CDC — Interview Cheatsheet#


The trigger in your head#

Two systems need to stay in sync with your DB?  →  CDC
"publish to Kafka after a DB write"?            →  Outbox Pattern
Interviewer asks "what if the Kafka publish fails"?  →  Outbox Pattern

The three moments to mention CDC#

1. Search index sync#

"You have Postgres as your primary DB and Elasticsearch for search. How do you keep them in sync?"

Wrong answer: write to both on every update — dual write problem.

Right answer:

"I'd use CDC. Debezium reads the Postgres WAL and streams every change to a Kafka topic. An Elasticsearch consumer subscribes to that topic and updates the index. The app only writes to Postgres — Elasticsearch catches up asynchronously."


2. Cache invalidation#

"Data changes in the DB. How does Redis know to invalidate?"

Wrong answer: app deletes the Redis key after every DB write — dual write, can fail silently.

Right answer:

"CDC detects the change in the WAL, publishes to Kafka, and a cache invalidation consumer deletes or refreshes the Redis key. Decoupled and guaranteed."
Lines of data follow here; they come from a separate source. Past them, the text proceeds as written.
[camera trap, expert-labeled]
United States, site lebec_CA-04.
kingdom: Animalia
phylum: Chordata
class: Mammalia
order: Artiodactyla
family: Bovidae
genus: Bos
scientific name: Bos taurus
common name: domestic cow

3. Any time you say "and then we publish to Kafka"#

The moment those words leave your mouth, the interviewer will ask:

"What if the DB write succeeds but the Kafka publish fails?"

Right answer:

"I'd use the Outbox Pattern. Instead of publishing to Kafka directly, the app writes the event into an outbox table in the same DB transaction as the actual data. Either both are written or neither is — atomicity guaranteed. CDC picks up the outbox row and publishes to Kafka asynchronously. The app never touches two systems."


One-line definitions#

CDC (Change Data Capture)

A tool that reads a database's internal write-ahead log and streams every committed change as a structured event to downstream systems.

WAL (Write-Ahead Log)

The database's internal durability log. Written before and after every transaction. Already exists — CDC reads it as a side effect with near-zero overhead.

Outbox Pattern

Write the event to an outbox table in the same DB transaction as your data. CDC picks it up and publishes to Kafka. Solves dual write between DB and Kafka.

Dual Write

When application code writes the same data to two separate systems in sequence. Dangerous because if the second write fails, the systems are permanently out of sync with no way to detect it.


What CDC guarantees#

Property Detail
Ordered Changes streamed in commit order
Complete Every committed change is captured
Async Small delay (ms to seconds) between DB write and downstream update
No dual write App touches one system only

CDC gives eventual consistency — not immediate

Downstream systems (Elasticsearch, Redis, warehouse) will be briefly stale after a DB write. For search, cache, and analytics this is acceptable. For financial systems needing immediate consistency, CDC alone is not sufficient.


The tool to name#

Debezium — the standard CDC tool. Connects to Postgres/MySQL, reads WAL/binlog, publishes JSON events to Kafka. One line in an interview is enough: "I'd use Debezium for CDC."